Rencananya, keputusan mengenai skema baru penyaluran subsidi BBM akan dilakukan pada tahun 2025 mendatang.
Kementerian Keuangan (Kemenkeu) pun menyatakan akan ada basis data (database) tunggal untuk penyaluran bahan bakar minyak (BBM) subsidi.
Basis data tunggal itu akan menggabungkan seluruh basis data kependudukan yang ada, seperti Data Terpadu Kesejahteraan Sosial (DTKS), data Badan Kependudukan dan Keluarga Berencana Nasional (BKKBN), data PLN, hingga data Pertamina.

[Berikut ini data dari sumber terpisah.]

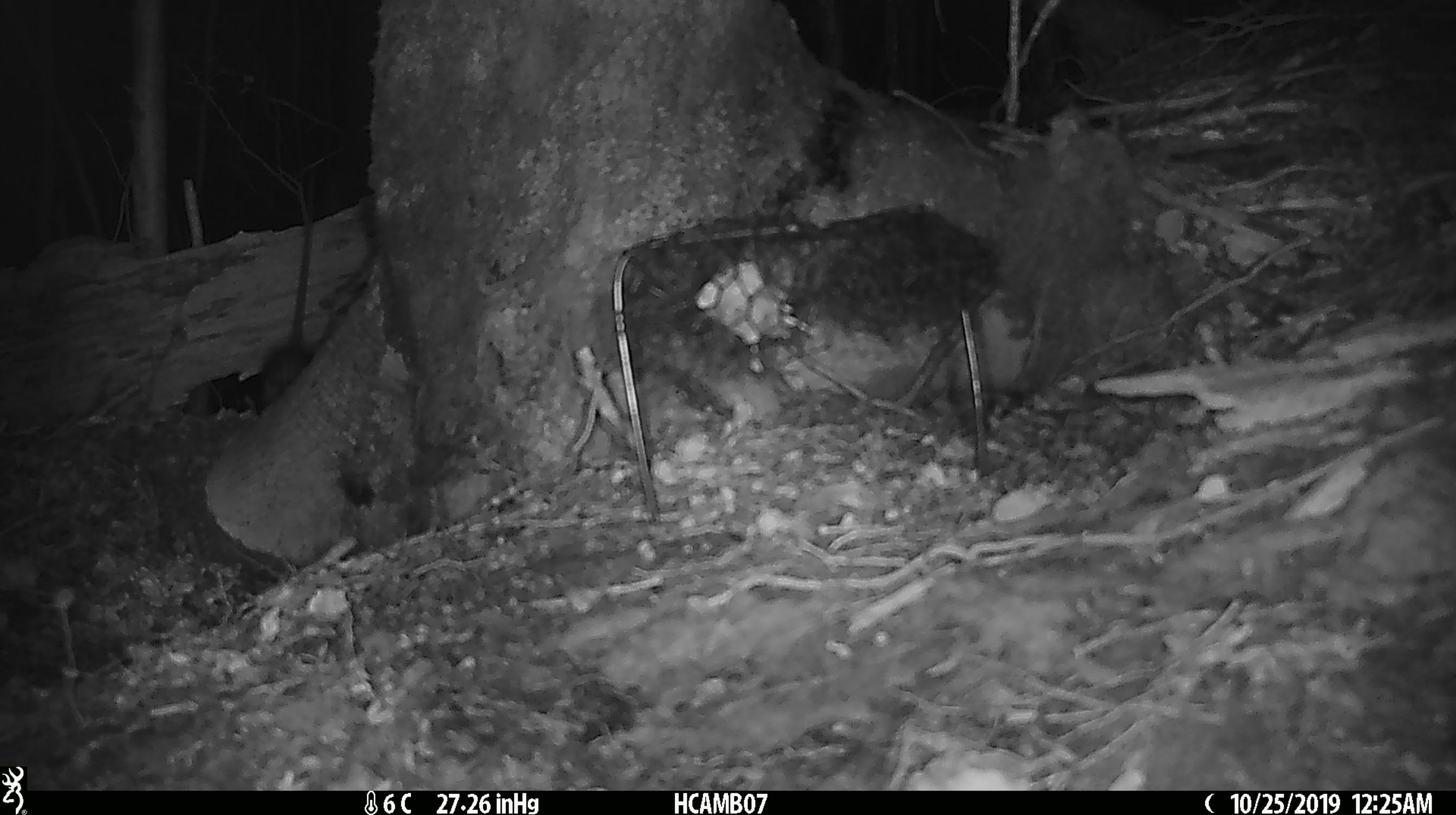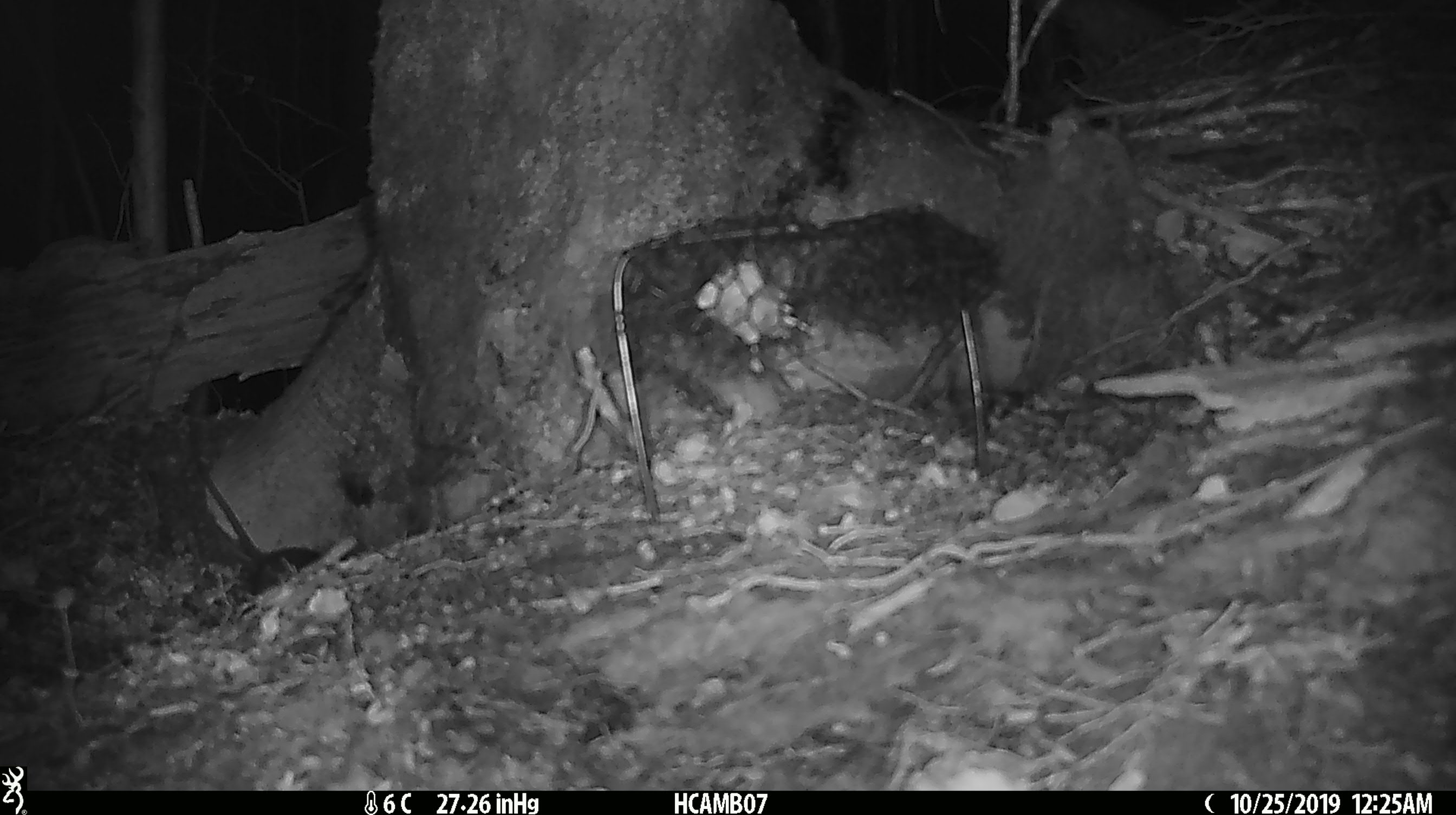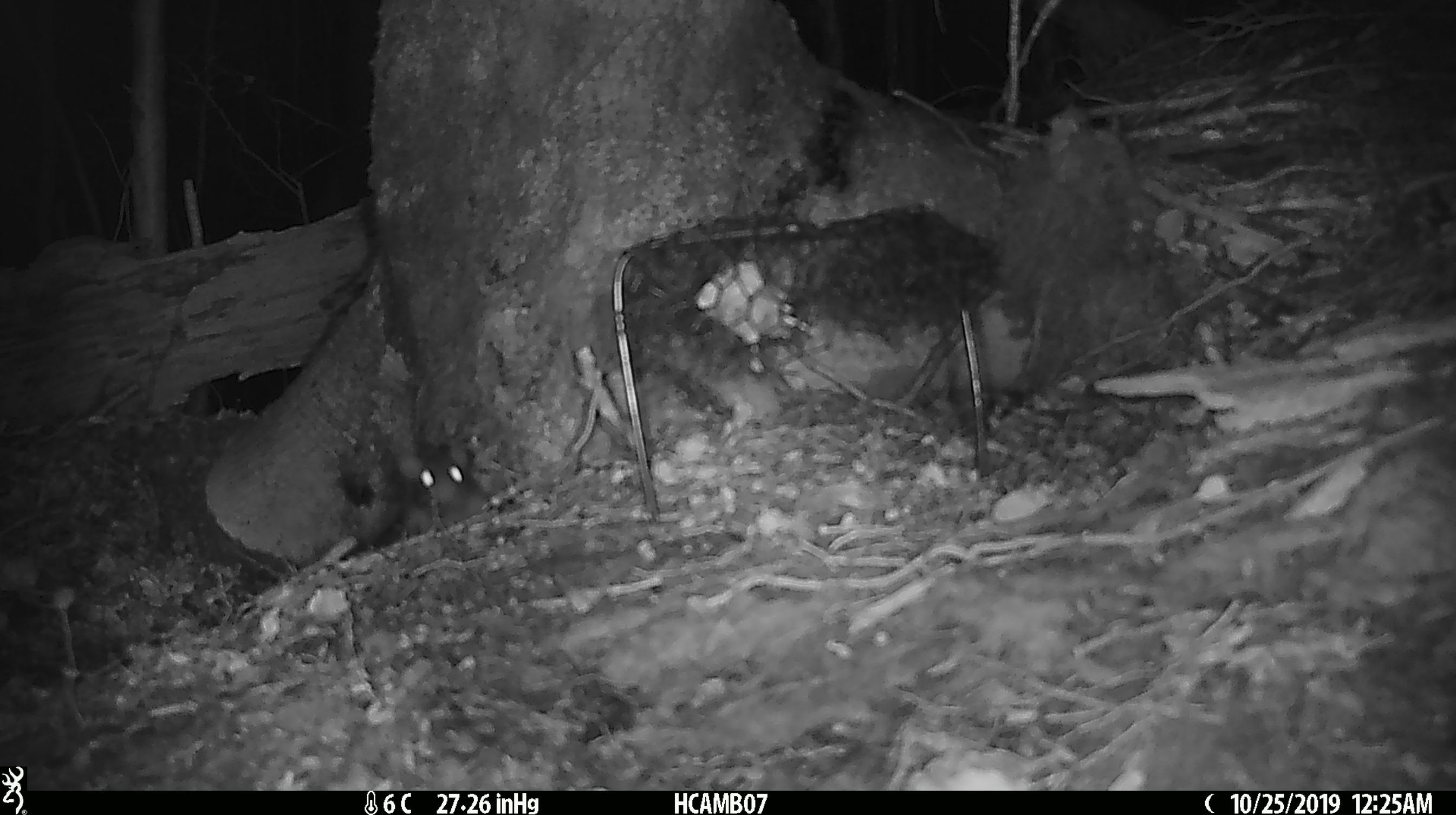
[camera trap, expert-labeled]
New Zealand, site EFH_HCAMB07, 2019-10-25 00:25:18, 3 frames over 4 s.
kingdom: Animalia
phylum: Chordata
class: Mammalia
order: Rodentia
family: Muridae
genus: Mus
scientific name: Mus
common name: mouse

Pemerintah betul-betul menaruh perhatian pada ketepatan distribusi subsidi, sebab penerima yang salah dapat menyebabkan bocornya anggaran negara.
Bahlil mengungkapkan bahwa nilai subsidi energi yang kemungkinan tidak tepat sasaran mencapai Rp100 triliun dari total alokasi subsidi dan kompensasi energi tahun ini, yaitu sebesar Rp435 triliun.
Sudah terlalu lama kelompok masyarakat yang tidak berhak mendapatkan subsidi BBM malah menikmati fasilitas tersebut. Inilah yang menyebabkan subsidi BBM terus membebani APBN.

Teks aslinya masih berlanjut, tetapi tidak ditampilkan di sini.